It’s a common saying that brewers are just glorified janitors. But, online advice from brewers is all over the map. Some chemical manufacturers promise a “one step” solution to cleaning and sanitizing, while others say that’s impossible. It’s hard to know what to believe. What’s properly clean? What’s the difference between sanitized, disinfected, and sterile?

Read on as we demystify cleaning and sanitizing your brewery equipment.

This article deals with the “cold side” of the brewery. The cold side is everything that touches your wort or beer after it leaves the kettle, including any ports and valves on the kettle and your transfer tubing. We will feature cleaning hot side equipment in a future article.

TL;DR: First You Clean; Then You Sanitize

In case you’re not going to make it through the article, the process is simple, first you must thoroughly clean, and only then can you effectively sanitize.

Why Do We Need to Clean or Sanitize at All?

Dirty brew bucket with dregs
Cleaning dirty brewery equipment is the first step before you can effectively sanitize (photo: “Chino” Darji)

After all, the ancients have been brewing beer for millennia before anyone had invented bleach or iodophor, right? It’s easy to dismiss them for being too stupid to recognize they were drinking sour and smoky beer. However, contemporary accounts tell us that our beer-guzzling forbears knew the difference between bad beer and good beer. Beer in ancient times was consumed far faster than it is today, before it spoiled. And as soon as making beer for distribution and export became a thing, beer spoilage became a major commercial issue.

Dataset excerpt:
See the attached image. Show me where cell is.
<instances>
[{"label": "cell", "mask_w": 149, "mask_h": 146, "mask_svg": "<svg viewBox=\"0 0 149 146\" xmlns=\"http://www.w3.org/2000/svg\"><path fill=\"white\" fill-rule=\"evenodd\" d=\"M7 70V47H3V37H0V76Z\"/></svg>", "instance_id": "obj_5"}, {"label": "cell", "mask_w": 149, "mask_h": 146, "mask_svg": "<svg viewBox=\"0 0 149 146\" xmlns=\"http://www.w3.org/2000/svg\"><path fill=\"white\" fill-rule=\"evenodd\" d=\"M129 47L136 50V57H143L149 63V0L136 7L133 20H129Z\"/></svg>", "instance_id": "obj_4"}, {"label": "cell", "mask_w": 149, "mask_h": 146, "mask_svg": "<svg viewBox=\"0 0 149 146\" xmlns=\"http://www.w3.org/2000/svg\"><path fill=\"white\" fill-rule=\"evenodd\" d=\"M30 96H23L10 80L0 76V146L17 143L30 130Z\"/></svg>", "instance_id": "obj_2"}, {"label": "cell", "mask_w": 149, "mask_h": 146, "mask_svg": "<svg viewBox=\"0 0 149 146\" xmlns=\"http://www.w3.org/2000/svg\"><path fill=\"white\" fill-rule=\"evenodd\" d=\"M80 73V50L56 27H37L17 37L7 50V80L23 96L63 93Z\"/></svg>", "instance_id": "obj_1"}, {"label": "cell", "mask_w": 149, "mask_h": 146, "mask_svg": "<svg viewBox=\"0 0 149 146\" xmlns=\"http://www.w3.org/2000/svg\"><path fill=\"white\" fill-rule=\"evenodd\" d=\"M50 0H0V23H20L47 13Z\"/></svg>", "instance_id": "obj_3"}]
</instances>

Exercise aim: Resume the article on cleaning and sanitizing cold-side brewery equipment, picking up right after its final sentence.

Output:
In fact, beer spoilage was the principal thing that Louis Pasteur was investigating (beer was where the money was). Beer spoilage is the reason scientists identified yeast (and bacteria) and why they isolated pure cultures of yeast. As soon commercial brewers got the tools to deal with beer spoilage, they took measures to eliminate unwanted microbes from their breweries.

Home Brewing is Not Ancient Brewing

In a modern home brewery, if you do not properly clean and sanitize your equipment, you will eventually face microbial contamination. Contamination can result in spoiled beer, or in the worst case, bottle bombs. Winging it might be fine most of the time if you guzzle your beer in a week or two. However, most homebrewers plan to hold on to bottles or draft beer for several weeks, and in come cases months or years. Besides loss of the beer, that that means loss of money and the time you invested in a batch.

First, “You Can Only Sanitize Clean Equipment”

In our podcast episode with Emily Lovato of Five Star Chemical, Emily explained that you cannot sanitize equipment unless you clean it first. Dirty equipment will always contain bacteria.

Properly cleaning brewery equipment means removing all organic and inorganic deposits.

Organic Deposits

Organic deposits are things like yeast, trub and sediment, kraeusen — the hops and protein material that can get stuck to your fermentors, kegs, and other vessels — as well as older wort or beer. Being biological material, they can provide an ideal hiding place for microbes and even feed these unwanted “bugs”.

Some of the best cleaning products for home brewing are alkaline cleaners, especially sodium percarbonate-based cleaners. Each of these products contain a calculated formulation of functional chemicals. These functions include:

(a) An oxidizer: a type of detergent that breaks up organic material.

(b) A builder: a water softener that makes water “wetter” and makes the oxidizer work better

(c) A buffer: which maintains the high pH necessary for the oxidizer to work.

(d) A chelating agent aka sequestrant: this grabs onto metals like calcium that would otherwise form inorganic films on the surface.

Commercial examples include Five Star PBW, Craftmeister Alkaline Brewery Wash and Oxygen Brewery Wash, B-Brite, and One Step, and Easy Clean. Oxiclean Free Versatile Stain Remover powder is a household product that home brewers commonly use to clean their brewery, sometimes in a 70% combination with 30% TSP/90.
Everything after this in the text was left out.